The Trouble with STEM
Schools certainly should keep their programs updated to fit the times. STEM fields–science, technology, engineering, and mathematics–are incredibly valuable in order to have a better understanding of humanity. They help society find ways to adapt and improve. Moreover, these fields have become accessible to everyone, not just men working towards their vocation.
However, a major “theme” found in research done on schools defunding the humanities is administrators misjudging students’ needs. School administrators assume that a student’s major will dictate his or her whole career. In most cases, this is not correct. Students switch majors constantly, and even then, many students do not work in the field they primarily studied.
In addition, many students that major in business, marketing, and finance or STEM lack many basic skills when they enter the job force. Debra Satz, dean of Stanford’s School of Humanities and Sciences, commented on this in a recent statement made to the Atlantic. “What I care about is that every student in engineering can think critically, can read carefully, and they can listen empathetically. That happens by taking courses in the humanities.”
Turning Things Around
Unfortunately, many schools have had to acknowledge that students are less likely to pursue humanities majors. This is a bigger problem at state colleges or universities. Studies done by Emsi shows that students attending state schools were much more likely to pursue a STEM or business major rather than the humanities and liberal arts. It is more difficult for many parochial and private institutions to pump out STEM drones like the big state schools. These schools typically don’t receive the same amount of government funding.

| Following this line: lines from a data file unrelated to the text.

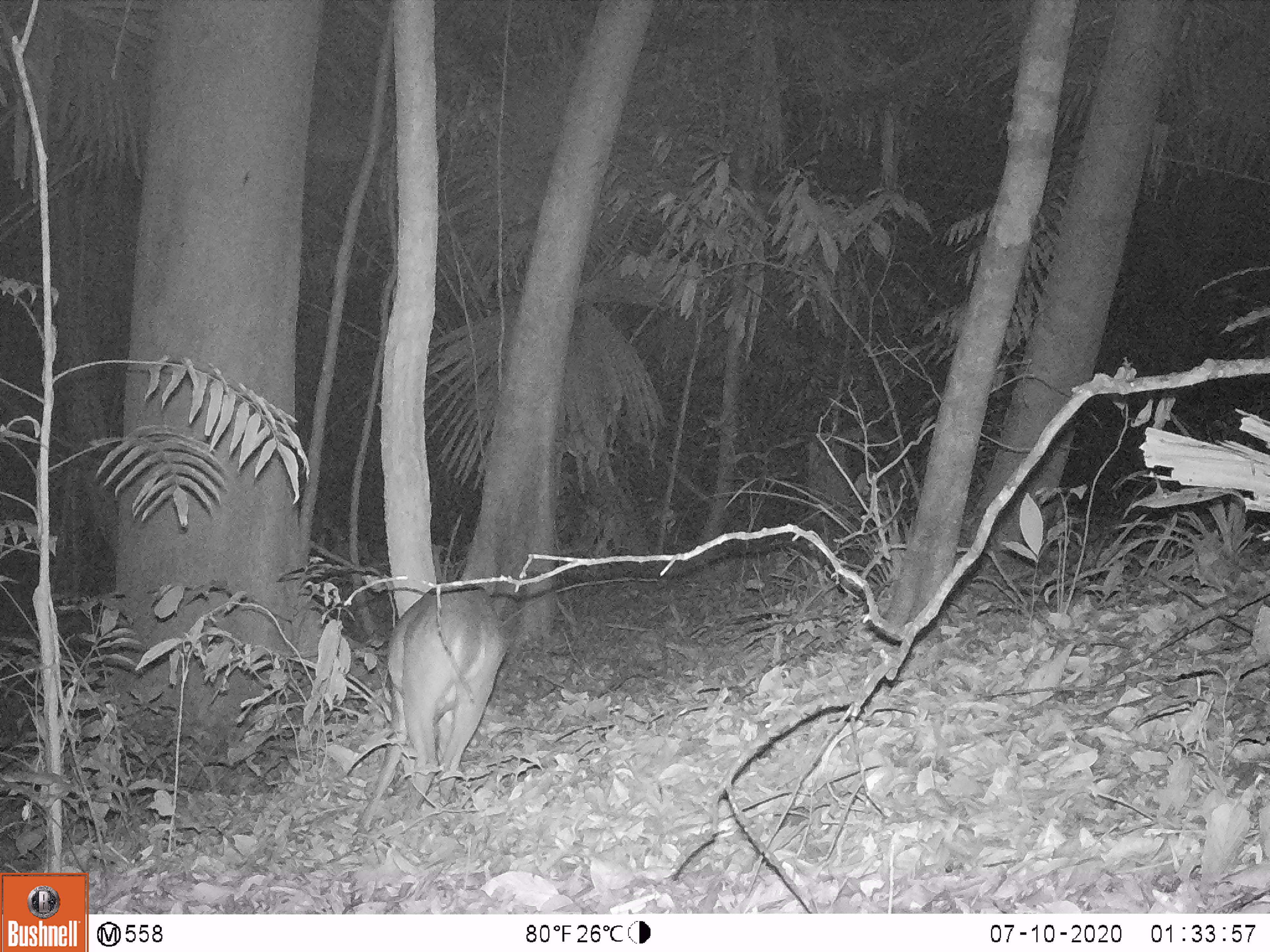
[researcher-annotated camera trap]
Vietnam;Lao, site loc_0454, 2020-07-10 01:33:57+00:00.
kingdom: Animalia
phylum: Chordata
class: Mammalia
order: Artiodactyla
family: Cervidae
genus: Muntiacus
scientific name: Muntiacus vuquangensis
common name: large-antlered muntjac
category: large antlered muntjac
Large antlered muntjac (large-antlered muntjac) (Muntiacus vuquangensis). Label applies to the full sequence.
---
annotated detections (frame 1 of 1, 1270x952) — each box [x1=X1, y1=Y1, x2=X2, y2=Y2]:
large antlered muntjac: [x1=360, y1=582, x2=509, y2=828]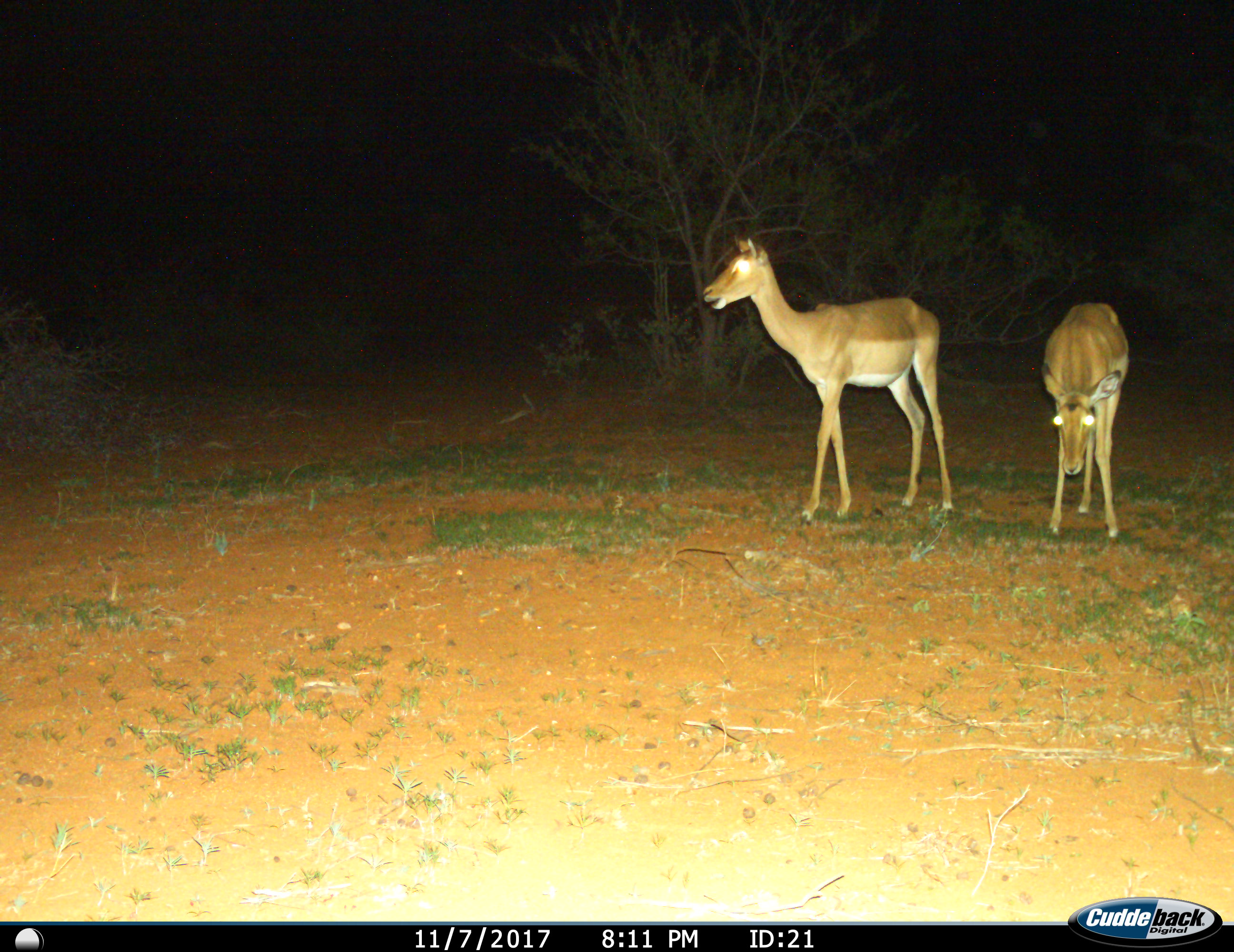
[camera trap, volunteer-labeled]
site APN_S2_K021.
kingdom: Animalia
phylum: Chordata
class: Mammalia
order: Artiodactyla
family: Bovidae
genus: Aepyceros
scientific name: Aepyceros melampus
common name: impala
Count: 2.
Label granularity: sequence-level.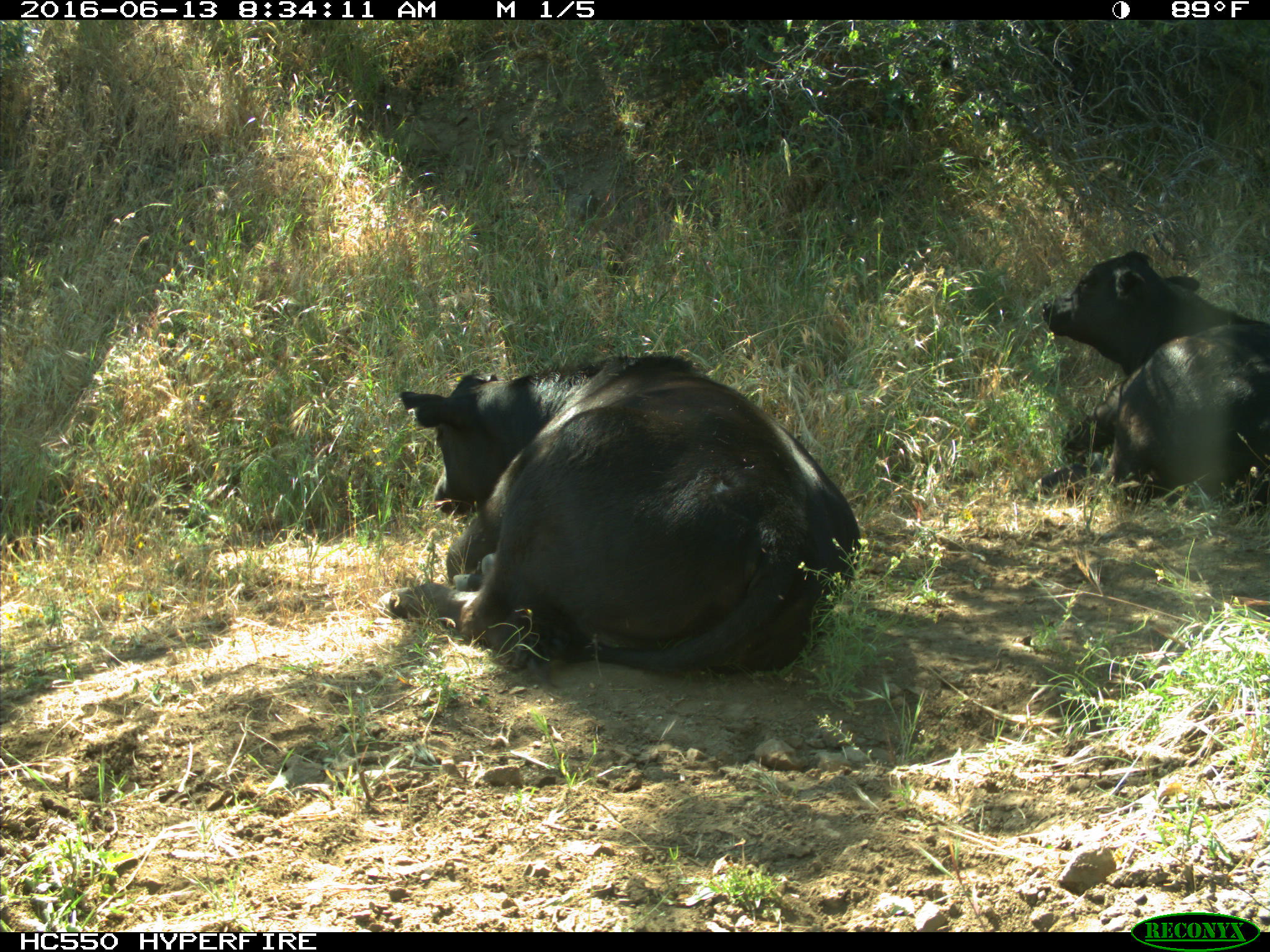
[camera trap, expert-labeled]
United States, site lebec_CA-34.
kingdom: Animalia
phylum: Chordata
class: Mammalia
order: Artiodactyla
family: Bovidae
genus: Bos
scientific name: Bos taurus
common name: domestic cow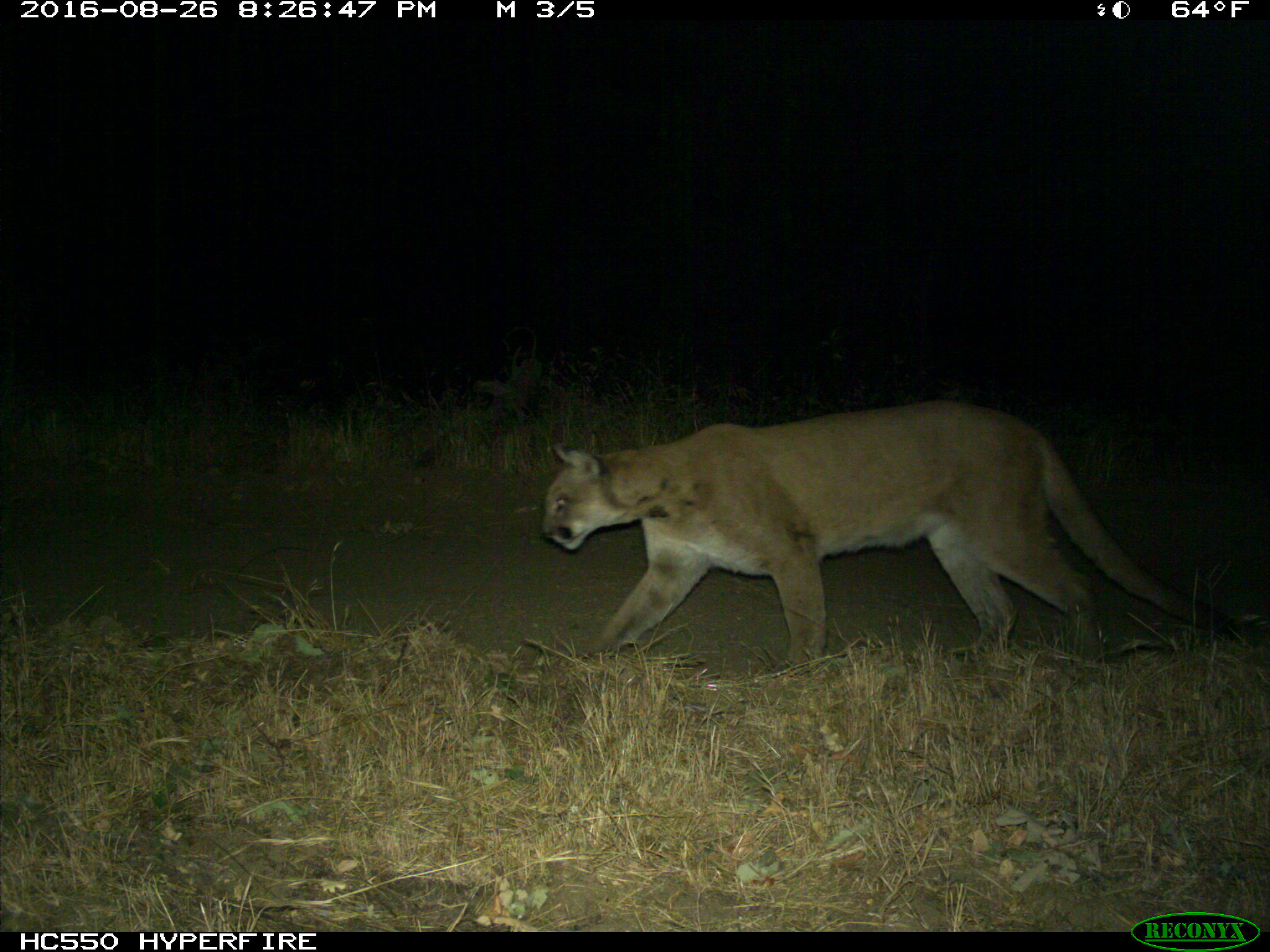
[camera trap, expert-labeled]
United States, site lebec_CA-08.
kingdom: Animalia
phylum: Chordata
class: Mammalia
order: Carnivora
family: Felidae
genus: Puma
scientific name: Puma concolor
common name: mountain lion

However, educators are really trying to push the importance of the humanities courses. A study done by the American Academy of Arts and Sciences found that, “When it comes to measures of career satisfaction, humanities grads are as satisfied as those who majored in STEM.” The study mentioned that they are generally more content with their careers and the amount of money that they make.
This should not be a big surprise. After all, the humanities teach students the basic critical thinking and communication skills needed in any job. Hopefully, more institutions will recognize this key fact and keep humanities courses at the heart of our educational system.